Le Perthus sur Cannabis.
De circonstance : l’Elefant Rosa. Militant : Maria Grow Shop. Design : Nova Store.
Les enseignes des trois magasins spécialisés dans la culture du cannabis au Perthus résument un marché bien vivace. Clin d’œil, et pas hallucination, les trois boutiques se situent carrer Doctor-Subiros... Surfant sur une législation espagnole souple avec l’usage et la culture du cannabis, interdits en France, le village frontalier est devenu une adresse de choix pour les cannabiculteurs français. Deux autres établissements du même genre complètent l’offre à La Jonquera.
Aux côtés du merchandising rasta pas toujours de bon goût, tout l’arsenal de la culture de “l’herbe magique” s’épanouit en rayons. Chambres de culture, bacs, leds haute pression, tuyaux d’irrigation, thermomètres, engrais et surtout graines ou semences s’exposent en vente libre.
« Je n’alimente pas les trafics clandestins »
« J’ai juste acheté quelques graines. Je viens ici une ou deux fois par an », confie Michel, un Alsacien à la quarantaine juvénile. « Je cultive sous serre dans mon appartement, à peu près deux kilos par an pour ma consommation personnelle. C’est simple : à 10 ou 20 euros le gramme dans la rue, j’économise quelque 4 000 euros par an pour un investissement d’une centaine d’euros. Et surtout, je n’alimente pas les trafics clandestins », justifie-t-il.
Ipad à la main, Lionel démontre les atouts de la Skunk à un jeune couple perpignanais. « Elle est très efficace pour les floraisons rapides », garantit le propriétaire roussillonnais du Nova Store. Ouverte il y a un an, après une première expérience à Figueres, la boutique a des allures de jardinerie haut de gamme. A l’image de ses frigos spécialisés permettant de conserver les semences à 7° C et à l’abri de toute humidité. « Comme un caviste ses bonnes bouteilles ».
« Il n’existe pas de portrait-robot de nos clients. Cela va de 20 ans à 60 ans, basés au sud de la France et, surtout, il faut oublier l’image du cannabiculteur marginal, toutes les classes sociales viennent chez nous », précise ce « professionnel » depuis six ans.

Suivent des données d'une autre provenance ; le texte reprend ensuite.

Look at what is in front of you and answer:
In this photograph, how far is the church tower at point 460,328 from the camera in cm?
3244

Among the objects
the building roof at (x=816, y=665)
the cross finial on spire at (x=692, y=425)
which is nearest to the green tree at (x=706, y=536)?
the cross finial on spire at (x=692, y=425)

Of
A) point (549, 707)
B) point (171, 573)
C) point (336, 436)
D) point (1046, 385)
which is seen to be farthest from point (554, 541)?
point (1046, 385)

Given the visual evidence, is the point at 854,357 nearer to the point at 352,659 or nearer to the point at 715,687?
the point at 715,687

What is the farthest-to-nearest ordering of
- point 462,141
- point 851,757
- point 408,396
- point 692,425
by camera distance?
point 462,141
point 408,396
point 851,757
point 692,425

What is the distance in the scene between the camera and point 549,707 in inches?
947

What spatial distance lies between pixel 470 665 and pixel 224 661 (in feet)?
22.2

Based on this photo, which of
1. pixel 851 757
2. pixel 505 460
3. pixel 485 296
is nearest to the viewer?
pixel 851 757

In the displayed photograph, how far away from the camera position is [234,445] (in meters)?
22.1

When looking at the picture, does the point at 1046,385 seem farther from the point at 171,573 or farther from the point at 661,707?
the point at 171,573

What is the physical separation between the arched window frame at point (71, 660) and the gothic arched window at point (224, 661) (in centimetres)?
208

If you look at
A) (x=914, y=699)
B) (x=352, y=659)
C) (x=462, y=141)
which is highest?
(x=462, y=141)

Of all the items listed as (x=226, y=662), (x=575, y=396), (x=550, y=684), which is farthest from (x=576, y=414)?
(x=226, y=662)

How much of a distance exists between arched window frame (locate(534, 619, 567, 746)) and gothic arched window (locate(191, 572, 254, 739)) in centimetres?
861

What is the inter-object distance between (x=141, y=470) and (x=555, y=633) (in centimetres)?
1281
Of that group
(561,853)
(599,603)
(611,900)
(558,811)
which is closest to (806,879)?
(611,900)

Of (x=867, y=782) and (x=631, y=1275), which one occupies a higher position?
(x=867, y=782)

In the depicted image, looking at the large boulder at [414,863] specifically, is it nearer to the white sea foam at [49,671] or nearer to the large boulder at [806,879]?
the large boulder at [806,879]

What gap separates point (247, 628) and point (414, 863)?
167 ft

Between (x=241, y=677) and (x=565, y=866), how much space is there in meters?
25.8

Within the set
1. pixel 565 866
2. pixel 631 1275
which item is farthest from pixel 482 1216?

A partir de 500 euros le kit complet, le “jardinage “peut débuter. « Les clients sont décomplexés et surtout, de plus en plus avertis. Ils se documentent beaucoup sur les sites et les forums Internet avant de franchir le pas », ajoute Lionel. « On va certainement s’offrir tout ça pour Noël », sourit le jeune couple.
L’alibi médicinal:
« Je ne pense pas que des revendeurs s’approvisionnent chez nous. La très grande majorité de nos clients se contente de leur consommation personnelle. De toute façon, la loi espagnole interdit la vente en grande quantité de graines dans nos établissements. Elle contrôle également notre registre d’achats et l’hygiène de nos installations », milite Lionel.
Ce marché prospère surfe sur une nouvelle tendance depuis quelques mois : le cannabis médicinal, vantant ses principes apaisants. « Les gens sont très demandeurs. D’ailleurs, certains producteurs de semences privilégient désormais les espèces fortes en CBD, une molécule apaisante, plutôt qu’en THC euphorisante ». Tout cela sans insister sur les effets secondaires nocifs ou les risques d’accoutumance.
Et si l’Etat français dépénalisait le cannabis en France, serait-il candidat à une implantation hexagonale ? « Faut voir. Mais la dépénalisation serait surtout une bonne affaire pour l’Etat ». Estimée à 1 milliard d’euros par an par Pierre Kopp, professeur à l’université Panthéon-Sorbonne, si le cannabis était taxé comme le tabac.
Ils cultivent en France
Difficile de préciser le nombre exact de cannabiculteurs en France. Et pour cause, l’activité, même à l’échelle de la consommation personnelle, est strictement interdite par la loi. Une étude de l’Observatoire français des drogues et des toxicomanies l’évaluait à 200 000 en mars 2008, pour une production annuelle de 32 tonnes de cannabis domestique.
Selon l’OFDT, cela équivaudrait à 11,5 % de la consommation totale, soit un joint sur neuf fumés dans l’Hexagone.